Le bureau des cœurs trouvésLexie MelodyLexie est une jeune fille qui vit en famille d’accueil. Sa mère a disparu alors qu’elle avait 9 ans. Elle décide de monter un groupe de parole, les Lost and found ( traduction littérale =perdu et trouvé). Un quiproquo fait que ce groupe de parole devient… un groupe de musique ! Et va emmener nos jeunes vers des aventures au-delà de leurs rêves

Vont-ils réussir à sauver la bibliothèque qui les a accueillie et menacée de fermeture ? Lexie va-t-elle retrouver sa maman ?

 

J’ai aimé ce livre qui parle de manière positive et enthousiaste d’amitié et de dépassement de soi. Il met aussi en avant le fait qu’il ne faut pas juger les gens trop vite. Chacun peut avoir des problèmes et il faut chercher à comprendre l’autre avant tout.

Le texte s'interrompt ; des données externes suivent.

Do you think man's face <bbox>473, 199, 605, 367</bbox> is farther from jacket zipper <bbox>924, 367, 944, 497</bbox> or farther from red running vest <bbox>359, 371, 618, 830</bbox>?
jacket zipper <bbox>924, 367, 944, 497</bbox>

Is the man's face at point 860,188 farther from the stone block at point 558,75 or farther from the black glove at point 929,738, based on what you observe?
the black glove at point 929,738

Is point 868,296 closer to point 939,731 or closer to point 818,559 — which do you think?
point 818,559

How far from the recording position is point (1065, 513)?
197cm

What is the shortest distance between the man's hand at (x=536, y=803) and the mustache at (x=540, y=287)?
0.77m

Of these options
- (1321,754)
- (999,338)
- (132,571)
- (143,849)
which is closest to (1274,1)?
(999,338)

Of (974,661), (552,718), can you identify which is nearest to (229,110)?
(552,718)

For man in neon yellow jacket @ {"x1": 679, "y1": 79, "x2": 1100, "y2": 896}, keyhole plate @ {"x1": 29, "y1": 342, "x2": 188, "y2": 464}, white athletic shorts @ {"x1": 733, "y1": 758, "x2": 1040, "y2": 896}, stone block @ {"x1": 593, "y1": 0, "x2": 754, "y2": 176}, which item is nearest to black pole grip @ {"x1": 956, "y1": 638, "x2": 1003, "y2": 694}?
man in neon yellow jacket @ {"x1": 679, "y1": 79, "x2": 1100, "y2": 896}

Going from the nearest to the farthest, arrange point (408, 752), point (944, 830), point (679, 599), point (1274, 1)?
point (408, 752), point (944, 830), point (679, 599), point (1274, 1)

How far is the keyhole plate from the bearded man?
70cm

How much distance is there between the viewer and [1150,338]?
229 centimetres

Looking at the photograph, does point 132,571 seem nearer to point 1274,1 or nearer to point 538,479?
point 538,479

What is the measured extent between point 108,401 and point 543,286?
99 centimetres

Un roman frais et acidulé à l’image de la couverture, ce qui ne l’empêche pas d’aborder des thèmes graves et profonds.  Il est peut-être plutôt à destination des lectrices  dès la 6ème.

Ce qui ne m’empêche pas d’attendre avec impatience le tome 2 !

Cathy Cassidy est de toute façon une incontournable des rayonnages des CDI de collège et chacune de ses nouveautés est toujours un événement attendu !

Nathalie, parent d’une ex-dévoreuse de livres d’Arsène !

A la poursuite du livre des secrets, de Eric Sanvoisin

L’enfant des livres…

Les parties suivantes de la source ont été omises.